It is rare indeed when a sequel can top the first.
“Deadpool 2” is just as vulgar, violent, and as funny as the first, and then some. Almost everything about Ryan Reynolds’ third appearance (yes, third) as the Marvel super-anti-hero is everything fans of the first could want.
Reynolds is at his wisecracking best, but the movie — and its main character — have a lot more heart than it may seem on the surface. And while it doesn’t show very often, that is perhaps what makes the character’s genuine goodness, when it does come through, seem so genuine.
The movie itself is just as full of meta humor, poking fun at itself, comic book movies in general, as well as both the Marvel and DC universes. It does everything with a sincere tongue-in-cheek self awareness that allows even edgier ethnic and sexually focused gags to pass with barely a second thought.
To avoid spoilers, what I can say is that the film is full of intriguing casting choices, and the sidekicks pull their own weight, even the ones whose appearance is, shall we say, short lived.
The major supporting cast you know from the first are Morena Baccarin as Wade Wilson/Deadpool’s girlfriend, T.J. Miller as superhero-aware bar owner Weasel, Karan Soni as cab driver Dopinder and Brianna Hildebrand as the snarky X-Men trainee Negasonic Teenage Warhead.
“Deadpool 2” does a lot more than the first film to connect the character and his adventures to the larger Marvel universe he’s a part of in the comics.
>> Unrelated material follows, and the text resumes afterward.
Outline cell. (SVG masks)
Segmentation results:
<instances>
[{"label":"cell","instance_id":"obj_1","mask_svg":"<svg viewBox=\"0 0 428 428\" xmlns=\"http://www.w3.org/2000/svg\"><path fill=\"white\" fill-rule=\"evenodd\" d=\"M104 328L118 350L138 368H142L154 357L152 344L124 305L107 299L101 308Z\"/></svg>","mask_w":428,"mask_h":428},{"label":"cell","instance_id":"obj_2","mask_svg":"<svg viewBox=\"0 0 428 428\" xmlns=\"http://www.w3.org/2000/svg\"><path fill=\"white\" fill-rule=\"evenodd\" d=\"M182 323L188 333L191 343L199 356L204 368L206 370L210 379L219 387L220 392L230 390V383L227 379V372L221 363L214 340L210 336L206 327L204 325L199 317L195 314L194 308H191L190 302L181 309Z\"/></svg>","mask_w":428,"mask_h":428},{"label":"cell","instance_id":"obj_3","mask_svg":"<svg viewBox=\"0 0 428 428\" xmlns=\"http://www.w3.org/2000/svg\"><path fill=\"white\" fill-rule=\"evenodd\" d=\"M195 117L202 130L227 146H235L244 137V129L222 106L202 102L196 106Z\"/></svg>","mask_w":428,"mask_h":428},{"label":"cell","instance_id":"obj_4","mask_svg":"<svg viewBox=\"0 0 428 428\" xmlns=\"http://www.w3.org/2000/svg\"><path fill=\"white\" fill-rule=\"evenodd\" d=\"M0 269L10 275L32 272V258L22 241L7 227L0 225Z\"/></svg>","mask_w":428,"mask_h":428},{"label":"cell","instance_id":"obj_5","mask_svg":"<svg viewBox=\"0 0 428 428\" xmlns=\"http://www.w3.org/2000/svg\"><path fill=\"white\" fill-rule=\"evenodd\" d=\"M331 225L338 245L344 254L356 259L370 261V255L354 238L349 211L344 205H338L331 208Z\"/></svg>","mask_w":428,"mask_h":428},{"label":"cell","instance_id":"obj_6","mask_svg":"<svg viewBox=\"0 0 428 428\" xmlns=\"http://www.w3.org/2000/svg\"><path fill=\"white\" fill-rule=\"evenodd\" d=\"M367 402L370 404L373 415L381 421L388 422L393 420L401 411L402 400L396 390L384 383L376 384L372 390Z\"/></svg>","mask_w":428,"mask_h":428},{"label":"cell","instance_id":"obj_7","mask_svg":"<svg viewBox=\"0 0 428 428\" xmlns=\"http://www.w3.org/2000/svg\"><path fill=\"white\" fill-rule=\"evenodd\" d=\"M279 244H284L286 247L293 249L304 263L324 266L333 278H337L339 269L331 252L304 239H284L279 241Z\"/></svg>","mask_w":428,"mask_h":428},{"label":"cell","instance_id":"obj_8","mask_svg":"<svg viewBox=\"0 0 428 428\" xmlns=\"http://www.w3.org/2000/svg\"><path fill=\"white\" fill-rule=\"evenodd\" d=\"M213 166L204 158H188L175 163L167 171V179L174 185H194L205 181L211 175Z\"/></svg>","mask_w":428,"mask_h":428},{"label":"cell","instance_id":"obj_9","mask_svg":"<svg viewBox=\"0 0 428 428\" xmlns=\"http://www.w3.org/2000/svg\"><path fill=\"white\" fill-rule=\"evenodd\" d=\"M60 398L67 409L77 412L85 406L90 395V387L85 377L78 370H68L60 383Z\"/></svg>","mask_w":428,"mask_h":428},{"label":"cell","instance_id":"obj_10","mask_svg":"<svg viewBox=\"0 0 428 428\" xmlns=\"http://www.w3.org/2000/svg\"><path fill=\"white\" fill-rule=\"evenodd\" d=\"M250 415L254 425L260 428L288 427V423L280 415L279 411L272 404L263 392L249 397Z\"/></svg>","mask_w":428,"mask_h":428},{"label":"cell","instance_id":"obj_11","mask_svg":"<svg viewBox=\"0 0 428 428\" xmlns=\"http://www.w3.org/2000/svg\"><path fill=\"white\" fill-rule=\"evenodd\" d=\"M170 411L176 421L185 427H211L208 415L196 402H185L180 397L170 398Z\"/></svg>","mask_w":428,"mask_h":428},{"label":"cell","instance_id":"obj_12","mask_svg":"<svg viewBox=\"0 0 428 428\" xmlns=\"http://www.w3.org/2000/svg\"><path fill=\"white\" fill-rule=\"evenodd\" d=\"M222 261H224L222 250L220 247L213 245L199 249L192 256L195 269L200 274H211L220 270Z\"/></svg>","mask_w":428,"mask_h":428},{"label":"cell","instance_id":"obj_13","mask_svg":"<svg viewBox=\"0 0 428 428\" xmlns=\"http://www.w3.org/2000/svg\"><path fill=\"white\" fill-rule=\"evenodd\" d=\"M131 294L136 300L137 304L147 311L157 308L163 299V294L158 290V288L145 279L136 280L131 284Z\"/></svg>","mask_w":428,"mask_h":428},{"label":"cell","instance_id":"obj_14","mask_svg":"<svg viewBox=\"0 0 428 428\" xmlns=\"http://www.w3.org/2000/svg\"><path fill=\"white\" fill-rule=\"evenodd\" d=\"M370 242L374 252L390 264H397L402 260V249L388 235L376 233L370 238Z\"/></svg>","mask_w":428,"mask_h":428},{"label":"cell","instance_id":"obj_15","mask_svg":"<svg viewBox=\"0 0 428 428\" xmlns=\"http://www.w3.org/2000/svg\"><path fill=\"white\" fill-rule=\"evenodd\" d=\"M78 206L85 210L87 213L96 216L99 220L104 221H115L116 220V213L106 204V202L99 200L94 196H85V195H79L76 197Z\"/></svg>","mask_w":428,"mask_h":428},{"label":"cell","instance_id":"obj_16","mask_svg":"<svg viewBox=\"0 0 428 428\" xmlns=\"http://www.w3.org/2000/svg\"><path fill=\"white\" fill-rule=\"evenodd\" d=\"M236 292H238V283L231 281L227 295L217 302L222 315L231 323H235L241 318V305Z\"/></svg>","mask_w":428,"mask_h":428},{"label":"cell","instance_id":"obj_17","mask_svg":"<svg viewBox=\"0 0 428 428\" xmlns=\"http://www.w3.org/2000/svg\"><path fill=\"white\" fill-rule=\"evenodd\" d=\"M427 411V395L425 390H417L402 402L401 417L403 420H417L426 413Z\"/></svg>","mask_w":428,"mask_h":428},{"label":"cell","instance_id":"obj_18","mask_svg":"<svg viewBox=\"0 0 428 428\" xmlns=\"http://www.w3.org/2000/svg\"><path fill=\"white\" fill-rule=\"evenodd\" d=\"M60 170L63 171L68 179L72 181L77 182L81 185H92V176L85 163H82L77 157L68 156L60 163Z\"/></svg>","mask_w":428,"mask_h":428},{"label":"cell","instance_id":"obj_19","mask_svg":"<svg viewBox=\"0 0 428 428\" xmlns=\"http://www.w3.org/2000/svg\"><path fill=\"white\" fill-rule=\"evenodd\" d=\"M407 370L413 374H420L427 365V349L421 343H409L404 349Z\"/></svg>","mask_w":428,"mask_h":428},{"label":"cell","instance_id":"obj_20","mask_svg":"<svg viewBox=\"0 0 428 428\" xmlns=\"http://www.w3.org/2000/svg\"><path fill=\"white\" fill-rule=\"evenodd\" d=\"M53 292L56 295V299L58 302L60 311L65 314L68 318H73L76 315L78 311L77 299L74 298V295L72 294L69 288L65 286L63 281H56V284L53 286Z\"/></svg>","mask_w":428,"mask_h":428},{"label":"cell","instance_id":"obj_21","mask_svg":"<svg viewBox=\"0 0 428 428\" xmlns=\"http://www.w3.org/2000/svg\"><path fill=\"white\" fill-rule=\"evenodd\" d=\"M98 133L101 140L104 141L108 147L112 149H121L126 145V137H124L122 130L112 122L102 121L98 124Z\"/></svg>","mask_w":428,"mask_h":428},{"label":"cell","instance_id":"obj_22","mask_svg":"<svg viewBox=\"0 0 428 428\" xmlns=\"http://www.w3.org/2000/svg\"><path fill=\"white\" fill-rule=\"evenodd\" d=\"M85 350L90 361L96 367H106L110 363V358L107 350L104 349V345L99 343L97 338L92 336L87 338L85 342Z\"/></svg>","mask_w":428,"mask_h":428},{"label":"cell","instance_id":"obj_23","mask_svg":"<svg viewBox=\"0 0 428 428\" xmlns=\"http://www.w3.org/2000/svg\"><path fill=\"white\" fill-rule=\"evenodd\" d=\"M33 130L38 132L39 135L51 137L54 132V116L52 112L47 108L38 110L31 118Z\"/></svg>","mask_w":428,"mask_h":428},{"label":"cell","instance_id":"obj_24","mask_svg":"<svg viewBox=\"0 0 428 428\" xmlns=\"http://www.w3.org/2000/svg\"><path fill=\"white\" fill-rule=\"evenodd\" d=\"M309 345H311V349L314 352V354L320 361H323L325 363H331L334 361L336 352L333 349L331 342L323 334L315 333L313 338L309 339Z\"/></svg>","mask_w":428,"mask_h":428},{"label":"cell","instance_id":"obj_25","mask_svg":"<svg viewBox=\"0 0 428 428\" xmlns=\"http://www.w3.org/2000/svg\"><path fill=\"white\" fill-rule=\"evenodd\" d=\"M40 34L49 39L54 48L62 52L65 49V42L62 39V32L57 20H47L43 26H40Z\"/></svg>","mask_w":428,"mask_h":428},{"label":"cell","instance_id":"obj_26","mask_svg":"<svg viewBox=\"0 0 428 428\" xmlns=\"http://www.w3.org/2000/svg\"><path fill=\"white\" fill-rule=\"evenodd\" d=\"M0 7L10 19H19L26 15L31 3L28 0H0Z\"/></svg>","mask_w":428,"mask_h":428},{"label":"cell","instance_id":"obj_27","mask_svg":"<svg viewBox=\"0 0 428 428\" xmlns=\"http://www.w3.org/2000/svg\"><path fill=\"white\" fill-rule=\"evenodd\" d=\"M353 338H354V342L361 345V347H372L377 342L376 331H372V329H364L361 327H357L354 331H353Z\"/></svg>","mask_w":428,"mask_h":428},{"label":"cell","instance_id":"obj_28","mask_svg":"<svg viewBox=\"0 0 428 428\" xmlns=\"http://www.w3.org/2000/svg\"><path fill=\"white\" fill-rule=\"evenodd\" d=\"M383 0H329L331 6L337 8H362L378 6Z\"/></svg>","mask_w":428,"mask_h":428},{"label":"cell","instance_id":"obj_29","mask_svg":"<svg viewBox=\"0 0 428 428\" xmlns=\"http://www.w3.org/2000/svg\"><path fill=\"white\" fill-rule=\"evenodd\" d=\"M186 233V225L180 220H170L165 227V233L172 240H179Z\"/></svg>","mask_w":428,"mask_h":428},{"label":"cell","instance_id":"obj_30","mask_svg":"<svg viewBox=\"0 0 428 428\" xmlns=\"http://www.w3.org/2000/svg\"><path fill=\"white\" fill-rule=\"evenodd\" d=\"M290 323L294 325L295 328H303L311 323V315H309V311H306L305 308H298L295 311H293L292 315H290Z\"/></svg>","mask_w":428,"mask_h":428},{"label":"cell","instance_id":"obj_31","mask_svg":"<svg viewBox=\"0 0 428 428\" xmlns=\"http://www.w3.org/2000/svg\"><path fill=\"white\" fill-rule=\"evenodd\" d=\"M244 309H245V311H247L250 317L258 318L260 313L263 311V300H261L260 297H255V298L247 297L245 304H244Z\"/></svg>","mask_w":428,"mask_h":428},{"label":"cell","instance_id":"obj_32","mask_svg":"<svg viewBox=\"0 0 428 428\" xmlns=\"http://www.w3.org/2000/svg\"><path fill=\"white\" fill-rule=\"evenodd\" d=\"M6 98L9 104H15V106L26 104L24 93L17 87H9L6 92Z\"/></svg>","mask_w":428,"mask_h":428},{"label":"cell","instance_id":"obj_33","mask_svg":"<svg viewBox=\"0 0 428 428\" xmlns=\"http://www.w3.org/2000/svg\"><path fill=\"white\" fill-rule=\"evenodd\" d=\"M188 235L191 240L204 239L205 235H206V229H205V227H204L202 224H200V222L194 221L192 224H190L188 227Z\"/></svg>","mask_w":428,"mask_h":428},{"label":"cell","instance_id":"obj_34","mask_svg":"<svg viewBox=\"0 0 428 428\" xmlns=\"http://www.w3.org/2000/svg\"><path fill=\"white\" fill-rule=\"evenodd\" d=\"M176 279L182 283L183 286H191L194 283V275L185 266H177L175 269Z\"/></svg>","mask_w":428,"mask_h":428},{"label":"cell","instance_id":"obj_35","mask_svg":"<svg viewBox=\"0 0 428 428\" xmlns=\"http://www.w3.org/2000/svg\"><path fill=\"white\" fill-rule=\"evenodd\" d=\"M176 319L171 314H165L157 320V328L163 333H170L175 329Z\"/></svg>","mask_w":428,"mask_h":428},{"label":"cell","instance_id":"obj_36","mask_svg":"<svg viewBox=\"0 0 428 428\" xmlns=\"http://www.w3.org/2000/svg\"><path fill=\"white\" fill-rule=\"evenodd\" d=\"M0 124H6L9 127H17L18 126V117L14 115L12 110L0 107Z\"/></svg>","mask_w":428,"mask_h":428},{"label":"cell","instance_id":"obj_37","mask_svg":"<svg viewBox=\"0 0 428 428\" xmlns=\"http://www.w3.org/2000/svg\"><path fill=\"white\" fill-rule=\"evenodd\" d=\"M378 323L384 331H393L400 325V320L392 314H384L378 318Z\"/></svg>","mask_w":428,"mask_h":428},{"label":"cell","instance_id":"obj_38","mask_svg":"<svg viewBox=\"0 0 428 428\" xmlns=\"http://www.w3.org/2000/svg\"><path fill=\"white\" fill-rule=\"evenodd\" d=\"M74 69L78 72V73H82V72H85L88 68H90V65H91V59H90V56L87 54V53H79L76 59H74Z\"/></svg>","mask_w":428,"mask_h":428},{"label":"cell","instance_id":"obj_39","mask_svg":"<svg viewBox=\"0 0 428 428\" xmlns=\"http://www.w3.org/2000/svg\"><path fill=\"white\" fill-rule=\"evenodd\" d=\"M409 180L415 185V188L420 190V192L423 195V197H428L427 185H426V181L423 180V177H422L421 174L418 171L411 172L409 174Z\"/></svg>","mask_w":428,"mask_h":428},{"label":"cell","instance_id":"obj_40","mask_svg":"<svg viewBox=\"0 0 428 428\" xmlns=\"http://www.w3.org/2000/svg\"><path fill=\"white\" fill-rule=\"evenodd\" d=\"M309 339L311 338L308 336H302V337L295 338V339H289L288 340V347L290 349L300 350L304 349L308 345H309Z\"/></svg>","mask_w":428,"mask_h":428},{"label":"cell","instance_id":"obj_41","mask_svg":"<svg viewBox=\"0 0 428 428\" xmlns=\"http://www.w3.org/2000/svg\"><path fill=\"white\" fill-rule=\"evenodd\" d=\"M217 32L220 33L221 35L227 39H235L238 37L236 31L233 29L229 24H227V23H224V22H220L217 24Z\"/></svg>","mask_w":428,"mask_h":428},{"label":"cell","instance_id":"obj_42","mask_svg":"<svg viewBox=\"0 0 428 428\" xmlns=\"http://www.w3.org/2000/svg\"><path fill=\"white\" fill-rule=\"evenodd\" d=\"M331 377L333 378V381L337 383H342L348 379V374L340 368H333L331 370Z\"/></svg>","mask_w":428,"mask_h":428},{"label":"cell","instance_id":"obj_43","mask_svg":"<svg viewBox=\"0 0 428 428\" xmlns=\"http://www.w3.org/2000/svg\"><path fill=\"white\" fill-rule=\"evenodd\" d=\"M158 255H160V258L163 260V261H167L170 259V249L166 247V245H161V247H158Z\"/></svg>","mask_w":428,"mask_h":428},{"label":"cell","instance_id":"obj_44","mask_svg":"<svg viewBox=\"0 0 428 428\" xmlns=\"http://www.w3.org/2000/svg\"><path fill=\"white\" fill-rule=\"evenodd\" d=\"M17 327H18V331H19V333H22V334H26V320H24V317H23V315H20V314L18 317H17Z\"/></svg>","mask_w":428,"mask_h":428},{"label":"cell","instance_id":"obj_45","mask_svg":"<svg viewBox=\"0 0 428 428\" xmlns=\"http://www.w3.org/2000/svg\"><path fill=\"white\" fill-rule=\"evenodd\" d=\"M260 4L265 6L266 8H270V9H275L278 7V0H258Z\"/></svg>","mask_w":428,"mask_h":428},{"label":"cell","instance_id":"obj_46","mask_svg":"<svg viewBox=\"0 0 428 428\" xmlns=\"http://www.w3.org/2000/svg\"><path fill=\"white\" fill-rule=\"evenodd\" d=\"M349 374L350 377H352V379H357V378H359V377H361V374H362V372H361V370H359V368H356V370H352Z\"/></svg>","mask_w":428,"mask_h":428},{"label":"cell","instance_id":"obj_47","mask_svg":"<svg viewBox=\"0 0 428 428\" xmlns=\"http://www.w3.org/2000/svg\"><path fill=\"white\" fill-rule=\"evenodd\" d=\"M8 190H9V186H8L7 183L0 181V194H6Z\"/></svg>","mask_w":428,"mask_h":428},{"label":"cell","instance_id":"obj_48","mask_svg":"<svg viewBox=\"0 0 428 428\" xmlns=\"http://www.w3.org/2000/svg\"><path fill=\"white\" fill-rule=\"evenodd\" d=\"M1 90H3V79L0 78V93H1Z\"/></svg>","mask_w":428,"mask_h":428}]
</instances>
Almost every gag pays off, and even when something in the film might be edging a bit close to cheesy overglorification, Reynolds and a snappy script bring it right back home again — often with the meta humor that makes this franchise work at on a level no other action comic has been able to achieve. “Big CGI fight scene coming up,” Deadpool says to the audience.
Josh Brolin is doing double duty at theaters right now, serving as villain Thanos in “Avengers: Infinity War” as well as the time-traveling baddie Cable in “Deadpool 2,” providing perfect fodder for Reynolds to insult Brolin in the heat of battle.
There are lots of other faces, some on screen for mere moments, leaving you wondering, “was that who I thought it was?” (“Yes. Yes it was,” is usually the answer.)
Some of the more notable are Terry Crews as Bedlam, Bill Skarsgård as Zeitgeist and Zazie Beetz as Domino, who form the core of Deadpool’s wannabe superhero team, the “X-Force,” which not only is exactly the play against the X-Men franchise that you think it is, but also has actual roots in the comics.
“Deadpool 2” is easy to enjoy on its own, and a good bit better if you’ve seen the first, but to really enjoy “Deadpool 2,” you’ll need a bit of knowledge of the Marvel Cinematic Universe, the DC Universe and the X-Men franchise.
A word of warning, if it even needs to be said: "Deadpool 2" is rated R for a reason. Actually, it's rated R for several reasons. This is no kids comic-book action movie.
Suggested pre-“Deadpool 2” viewing includes “X-Men Origins: Wolverine,” “X-Men: First Class” and 2017’s fantastic “Logan.” Bonus points if you’ve seen DC’s awful “Green Lantern,” starring Reynolds.
Like most Marvel movies, you should stay to the very end of the credits. “Deadpool 2” features one of the best post-credit scenes in film history, but you’ll want to bone up on that film history first to get the most out of it.